Scientific classification
- Kingdom: Plantae
- Clade: Tracheophytes
- Clade: Angiosperms
- Clade: Eudicots
- Clade: Rosids
- Order: Fabales
- Family: Fabaceae
- Subfamily: Caesalpinioideae
- Clade: Mimosoid clade
- Genus: Acacia
- Species: A. botrydion
- Binomial name: Acacia botrydion Maslin
- Synonyms: Acacia semicircinalis Maiden & Blakely p.p.; Racosperma botrydion (Maiden) Pedley;

= Acacia botrydion =

- Genus: Acacia
- Species: botrydion
- Authority: Maslin
- Conservation status: P4
- Synonyms: Acacia semicircinalis Maiden & Blakely p.p., Racosperma botrydion (Maiden) Pedley

Species of legume

Acacia botrydion is a species of flowering plant in the family Fabaceae and is endemic to the Wongan Hills area in the south-west of Western Australia. It is an intricately branched, open shrub with spiny branchlets, elliptic to widely elliptic phyllodes, spherical heads of light golden-yellow flowers, and thinly crust-like, curved or coiled pods.

==Description==
Acacia botrydion is an intricately branched, open shrub that typically grows to a height of 0.3–1.5 m and 3 m wide, and has spiny branches. Its phyllodes are elliptic to widely elliptic, more or less wavy, 9–15 mm long, 4–12 mm wide and slightly sharply pointed. The flowers are borne in one or two spherical head in axils, on peduncles about 10 mm long. Each head has 30 to 40 light golden–yellow flowers. Flowering occurs from July to September and the pods are curved or coiled, thinly crust-like, reddish brown, up to 40 mm long and 4 mm wide with inflated oblong, brown seeds 3–4 mm long with an aril on the end.

==Taxonomy==
Acacia botrydion was first formally described in 1982 by Bruce Maslin in the journal Nuytsia from specimens he collected about 12.5 km north-west of Wongan Hills township towards Piawaning in 1975. The specific epithet (botrydion) refers to the flower heads which are bunched at the ends of the branches.

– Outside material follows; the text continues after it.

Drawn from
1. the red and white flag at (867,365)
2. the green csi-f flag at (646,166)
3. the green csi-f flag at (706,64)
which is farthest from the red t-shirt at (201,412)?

==Distribution and habitat==
This species of wattle is fairly common on lateritic hills in mallee, often associated with species of Eucalyptus, Melaleuca and Phebalium, and is only known from the Wongan Hills area in the Avon Wheatbelt bioregion of south-western Western Australia.

==Conservation status==
Acacia botrydion is listed as "Priority Four" by the Government of Western Australia Department of Biodiversity, Conservation and Attractions, meaning that is rare or near threatened.